Exercise directions - Copy out exactly the lines from the line containing "phylum: Chordata" to the end of the listing.

Information shown -
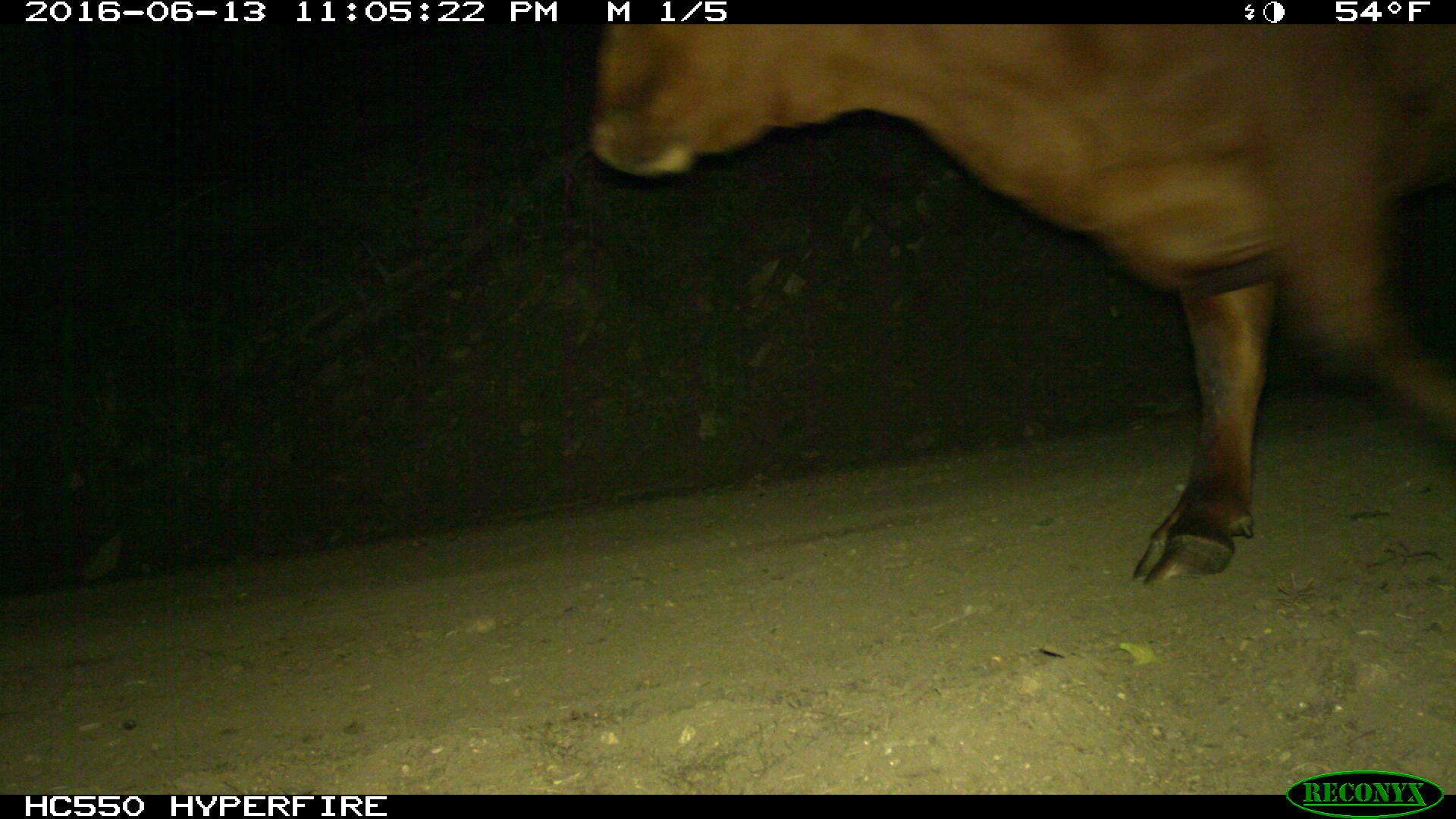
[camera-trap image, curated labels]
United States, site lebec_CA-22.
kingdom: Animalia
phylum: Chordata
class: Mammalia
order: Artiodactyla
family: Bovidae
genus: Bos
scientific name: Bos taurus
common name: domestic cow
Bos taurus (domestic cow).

Answer to this task -
phylum: Chordata
class: Mammalia
order: Artiodactyla
family: Bovidae
genus: Bos
scientific name: Bos taurus
common name: domestic cow
Bos taurus (domestic cow).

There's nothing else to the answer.